### REQUEST
From the line that includes "What is the distance to" to the last line of the records, inclusive, repeat each line exactly.

### MATERIAL FOR THE TASK
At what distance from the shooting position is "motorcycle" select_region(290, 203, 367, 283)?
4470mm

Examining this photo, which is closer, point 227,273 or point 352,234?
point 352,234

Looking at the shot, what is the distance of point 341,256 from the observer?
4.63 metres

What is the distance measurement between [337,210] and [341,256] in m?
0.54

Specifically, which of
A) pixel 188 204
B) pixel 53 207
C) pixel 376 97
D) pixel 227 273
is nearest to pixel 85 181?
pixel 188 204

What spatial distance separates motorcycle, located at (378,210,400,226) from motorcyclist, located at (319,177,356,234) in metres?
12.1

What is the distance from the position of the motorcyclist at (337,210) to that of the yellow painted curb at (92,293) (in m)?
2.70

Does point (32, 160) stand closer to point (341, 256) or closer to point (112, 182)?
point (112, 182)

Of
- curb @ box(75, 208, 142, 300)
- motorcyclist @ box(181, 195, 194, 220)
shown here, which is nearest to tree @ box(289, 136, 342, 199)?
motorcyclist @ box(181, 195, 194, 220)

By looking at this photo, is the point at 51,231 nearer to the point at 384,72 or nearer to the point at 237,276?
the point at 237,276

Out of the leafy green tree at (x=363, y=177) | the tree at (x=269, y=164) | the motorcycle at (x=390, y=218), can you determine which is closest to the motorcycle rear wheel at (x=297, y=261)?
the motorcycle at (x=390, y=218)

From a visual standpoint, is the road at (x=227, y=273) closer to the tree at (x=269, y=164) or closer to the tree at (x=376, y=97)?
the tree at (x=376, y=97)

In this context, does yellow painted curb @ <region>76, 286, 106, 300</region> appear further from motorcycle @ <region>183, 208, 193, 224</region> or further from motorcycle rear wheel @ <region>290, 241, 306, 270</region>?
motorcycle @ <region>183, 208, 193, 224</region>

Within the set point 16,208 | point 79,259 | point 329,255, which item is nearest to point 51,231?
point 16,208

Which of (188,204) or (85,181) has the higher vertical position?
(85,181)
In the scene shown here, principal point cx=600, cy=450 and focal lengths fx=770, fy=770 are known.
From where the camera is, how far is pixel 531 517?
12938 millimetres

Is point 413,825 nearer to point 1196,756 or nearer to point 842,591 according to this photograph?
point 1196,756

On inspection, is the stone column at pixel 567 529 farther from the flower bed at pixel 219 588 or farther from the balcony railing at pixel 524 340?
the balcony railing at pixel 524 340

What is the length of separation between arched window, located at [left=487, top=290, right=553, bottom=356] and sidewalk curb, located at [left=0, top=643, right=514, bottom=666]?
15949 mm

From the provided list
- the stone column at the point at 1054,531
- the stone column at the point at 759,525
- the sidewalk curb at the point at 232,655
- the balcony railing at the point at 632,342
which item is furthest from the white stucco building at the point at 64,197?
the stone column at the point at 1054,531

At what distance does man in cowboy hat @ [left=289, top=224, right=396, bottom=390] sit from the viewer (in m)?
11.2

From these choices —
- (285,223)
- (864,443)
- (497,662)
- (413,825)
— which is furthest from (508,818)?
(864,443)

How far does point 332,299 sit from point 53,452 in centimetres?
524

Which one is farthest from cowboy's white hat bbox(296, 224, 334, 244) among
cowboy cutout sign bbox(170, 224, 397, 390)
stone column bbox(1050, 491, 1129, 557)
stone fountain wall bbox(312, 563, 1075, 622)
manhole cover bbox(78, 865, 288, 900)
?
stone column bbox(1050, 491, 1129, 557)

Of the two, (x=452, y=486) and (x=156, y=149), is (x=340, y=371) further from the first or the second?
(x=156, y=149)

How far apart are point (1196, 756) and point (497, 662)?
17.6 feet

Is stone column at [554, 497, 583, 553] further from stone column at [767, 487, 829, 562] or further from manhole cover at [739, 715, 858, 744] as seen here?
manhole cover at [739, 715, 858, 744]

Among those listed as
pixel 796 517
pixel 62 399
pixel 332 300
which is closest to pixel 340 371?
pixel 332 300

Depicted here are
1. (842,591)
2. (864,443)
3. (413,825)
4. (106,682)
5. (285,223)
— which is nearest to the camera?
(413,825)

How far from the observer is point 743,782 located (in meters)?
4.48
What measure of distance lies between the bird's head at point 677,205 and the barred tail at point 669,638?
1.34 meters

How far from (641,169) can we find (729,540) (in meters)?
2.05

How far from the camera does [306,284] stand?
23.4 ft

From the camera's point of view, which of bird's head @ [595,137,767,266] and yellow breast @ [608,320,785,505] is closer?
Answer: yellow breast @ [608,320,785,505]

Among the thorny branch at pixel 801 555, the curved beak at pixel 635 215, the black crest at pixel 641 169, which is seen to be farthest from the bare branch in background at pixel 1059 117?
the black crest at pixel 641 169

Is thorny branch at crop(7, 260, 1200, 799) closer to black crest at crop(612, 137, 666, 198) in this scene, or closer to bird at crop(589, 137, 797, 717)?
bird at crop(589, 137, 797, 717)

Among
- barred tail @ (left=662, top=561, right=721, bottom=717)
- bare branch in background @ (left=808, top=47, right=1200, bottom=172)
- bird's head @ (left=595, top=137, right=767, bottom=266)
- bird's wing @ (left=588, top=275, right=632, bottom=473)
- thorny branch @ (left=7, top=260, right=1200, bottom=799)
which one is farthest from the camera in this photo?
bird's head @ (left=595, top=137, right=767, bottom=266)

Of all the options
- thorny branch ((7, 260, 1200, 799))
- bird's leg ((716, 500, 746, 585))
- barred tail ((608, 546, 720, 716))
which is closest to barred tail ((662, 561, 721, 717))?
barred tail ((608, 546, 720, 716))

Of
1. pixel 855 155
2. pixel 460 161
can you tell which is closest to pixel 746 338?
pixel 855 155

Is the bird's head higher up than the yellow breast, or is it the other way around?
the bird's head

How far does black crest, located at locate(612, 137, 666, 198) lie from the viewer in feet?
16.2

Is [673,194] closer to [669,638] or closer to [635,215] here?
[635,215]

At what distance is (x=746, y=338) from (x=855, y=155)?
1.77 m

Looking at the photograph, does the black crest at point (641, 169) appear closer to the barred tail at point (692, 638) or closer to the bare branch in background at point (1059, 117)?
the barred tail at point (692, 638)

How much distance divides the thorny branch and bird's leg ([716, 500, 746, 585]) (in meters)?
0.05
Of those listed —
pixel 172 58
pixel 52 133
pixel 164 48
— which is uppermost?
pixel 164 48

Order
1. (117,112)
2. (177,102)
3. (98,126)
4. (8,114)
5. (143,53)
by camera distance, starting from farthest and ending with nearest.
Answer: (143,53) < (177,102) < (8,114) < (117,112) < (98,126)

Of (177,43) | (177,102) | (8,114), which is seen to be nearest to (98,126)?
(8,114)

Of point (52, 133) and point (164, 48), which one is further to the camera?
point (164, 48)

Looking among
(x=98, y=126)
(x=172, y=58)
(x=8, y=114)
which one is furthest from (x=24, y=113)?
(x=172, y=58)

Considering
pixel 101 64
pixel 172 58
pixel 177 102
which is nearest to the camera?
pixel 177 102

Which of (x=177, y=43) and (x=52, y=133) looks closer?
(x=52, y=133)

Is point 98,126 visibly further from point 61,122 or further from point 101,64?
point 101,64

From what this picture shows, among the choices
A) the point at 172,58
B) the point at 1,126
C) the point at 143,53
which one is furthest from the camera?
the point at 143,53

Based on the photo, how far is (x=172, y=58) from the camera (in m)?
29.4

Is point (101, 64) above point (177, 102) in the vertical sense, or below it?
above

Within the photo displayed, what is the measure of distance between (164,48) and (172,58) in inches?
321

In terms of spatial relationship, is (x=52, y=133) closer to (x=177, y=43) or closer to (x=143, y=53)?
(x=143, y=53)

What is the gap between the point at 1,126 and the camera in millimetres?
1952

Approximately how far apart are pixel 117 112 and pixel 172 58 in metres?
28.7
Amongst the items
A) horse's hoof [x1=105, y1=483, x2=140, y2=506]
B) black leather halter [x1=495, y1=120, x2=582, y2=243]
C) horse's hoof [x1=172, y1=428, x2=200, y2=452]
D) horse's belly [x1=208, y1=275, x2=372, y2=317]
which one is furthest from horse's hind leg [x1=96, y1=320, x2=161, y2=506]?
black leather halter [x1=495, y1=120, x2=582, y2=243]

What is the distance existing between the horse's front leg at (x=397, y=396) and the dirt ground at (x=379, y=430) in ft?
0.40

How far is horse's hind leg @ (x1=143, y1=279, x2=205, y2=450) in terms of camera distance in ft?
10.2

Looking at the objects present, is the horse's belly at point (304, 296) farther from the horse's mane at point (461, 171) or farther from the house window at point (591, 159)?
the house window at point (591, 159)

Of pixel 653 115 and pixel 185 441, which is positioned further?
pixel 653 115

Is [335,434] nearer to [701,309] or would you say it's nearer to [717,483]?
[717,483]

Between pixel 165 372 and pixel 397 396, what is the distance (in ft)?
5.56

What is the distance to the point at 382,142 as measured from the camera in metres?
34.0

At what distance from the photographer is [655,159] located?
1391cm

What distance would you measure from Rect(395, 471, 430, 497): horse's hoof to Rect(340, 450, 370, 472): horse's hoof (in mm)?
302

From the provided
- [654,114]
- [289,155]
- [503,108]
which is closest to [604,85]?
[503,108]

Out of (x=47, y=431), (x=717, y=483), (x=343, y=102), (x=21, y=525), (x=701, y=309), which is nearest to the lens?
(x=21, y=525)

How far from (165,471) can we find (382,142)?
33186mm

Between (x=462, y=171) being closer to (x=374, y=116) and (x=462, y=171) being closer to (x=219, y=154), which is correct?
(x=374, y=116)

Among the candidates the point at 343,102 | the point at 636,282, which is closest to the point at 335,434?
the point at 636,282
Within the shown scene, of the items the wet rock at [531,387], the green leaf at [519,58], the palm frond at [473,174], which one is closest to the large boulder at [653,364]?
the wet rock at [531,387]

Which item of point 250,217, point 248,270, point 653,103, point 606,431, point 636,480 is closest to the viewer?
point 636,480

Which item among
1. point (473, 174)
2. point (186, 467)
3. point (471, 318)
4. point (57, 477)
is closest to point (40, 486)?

### THE SOLUTION
What is the distance to the point at 382,142 as measured from the camera in metres?
34.0

At what distance from the photographer is [655,159] located?
1391cm

What distance would you measure from Rect(395, 471, 430, 497): horse's hoof to Rect(340, 450, 370, 472): horse's hoof (in mm)?
302

From the provided
- [654,114]
- [289,155]
- [503,108]
which is closest to [604,85]?
[503,108]

Out of (x=47, y=431), (x=717, y=483), (x=343, y=102), (x=21, y=525), (x=701, y=309), which is nearest to the lens?
(x=21, y=525)

How far from (165,471) can we find (382,142)?
33186mm

Between (x=462, y=171) being closer to (x=374, y=116) and (x=462, y=171) being closer to (x=219, y=154), which is correct?
(x=374, y=116)

Among the candidates the point at 343,102 | the point at 636,282, which is closest to the point at 335,434?
the point at 636,282
Within the shown scene, of the items the wet rock at [531,387], the green leaf at [519,58], the palm frond at [473,174], which one is closest to the large boulder at [653,364]?
the wet rock at [531,387]

Which item of point 250,217, point 248,270, point 653,103, point 606,431, point 636,480 is closest to the viewer?
point 636,480

Which item among
1. point (473, 174)
2. point (186, 467)
3. point (471, 318)
4. point (57, 477)
is closest to point (40, 486)?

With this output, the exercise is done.